How could a moratorium fail?

The debates this week have clarified a number of things in my mind, and I think that has been useful. At the same time, I think there’s a lack of clarity about what was proposed, and what the objections are. Given that, I wanted to summarize my position, and then, despite being convinced that there were some pitfalls which I had not considered, explain why the arguments made have not changed my mind overall.

What is being proposed?

The overall proposal is premised on considering future AI systems potentially dangerous. Because of the danger they can pose, we should not allow such systems to be trained unless and until each such system is evaluated for likely risks, and then should not allow it to be released until it’s been shown to be safe via testing. (As an aside, this isn’t treating these future AI systems like nuclear weapons, it’s treating them like buildings, where builders submit plans for approval before building, the plans are checked to ensure the building is safe, up to code, and not breaking laws, and after all that occurs, inspections are required before it can be used.) The proposed mechanism for not allowing such models to be created is an international treaty, because unilateral action is not helpful. Despite this, as outlined below, the treaty could fail. It might be rejected, might be accepted but fail to stop some dangerous systems, or might restrict AI more than is ideal.

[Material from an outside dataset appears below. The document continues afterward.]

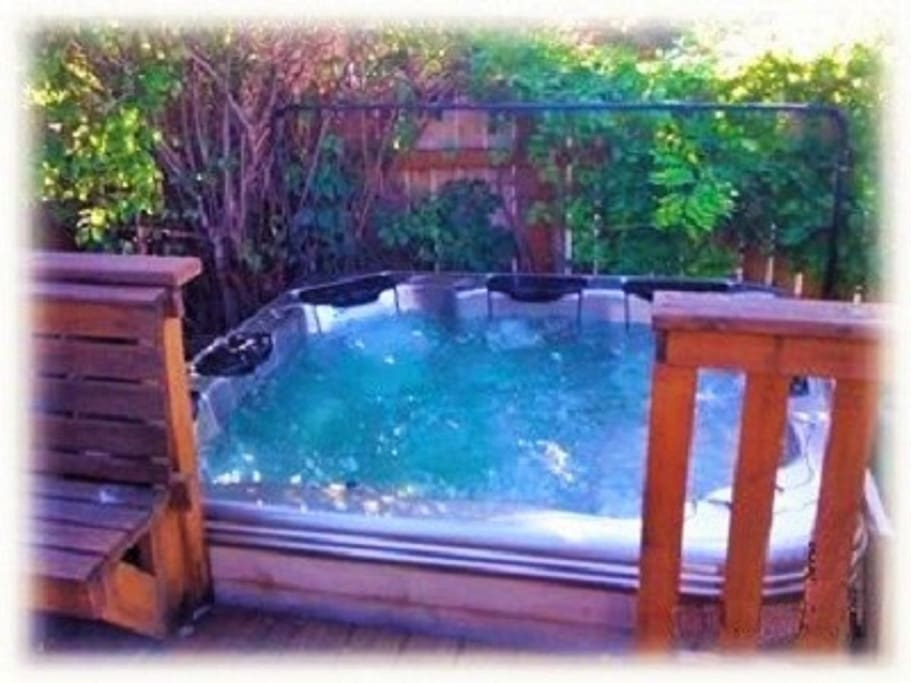 Large well-maintained hot tub is located in the private back yard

But if it succeeds, there would be an enforceable set of guidelines that will be developed, mitigating or eliminating the risk of such systems. In addition, such a treaty needs to be backed up by a compliance and verification regime, which would also need to be negotiated. This regime should include restrictions that make it unlikely that potentially dangerous AI is being developed outside the review framework. There are legitimate concerns people might have about the details or general idea of such a treaty, but the arguments I have seen don’t convince me that pushing for a moratorium like the one outlined isn’t the most critical avenue for the world to pursue in order to mitigate what many agree is an existential risk.

Why do people disagree?

Opponents to a moratorium, including Nora Belrose have offered many reasons that efforts around negotiating a global treaty to prevent dangerously powerful and insufficiently aligned systems would fail—both in their essays, and in the comments responding to both their own and other essays. Given that, I want to break down some of the objections and clarify why I don’t find any of these objections compelling. I think there are three general points being made; that many plans are likely to fail, that failure makes things worse, or that success would be bad. Before that, there’s a often-repeated supposition among those opposed to any such measures that maybe alignment is easy. I think this is possible, especially given sufficient attention from researchers, AI companies, and governments. I’m still skeptical, but certainly don’t think it’s fair to make plans that depend on the assumption that it’s impossible, or at least can’t be done given current plans, without defending that position—as Rob Bensinger would, and has done elsewhere.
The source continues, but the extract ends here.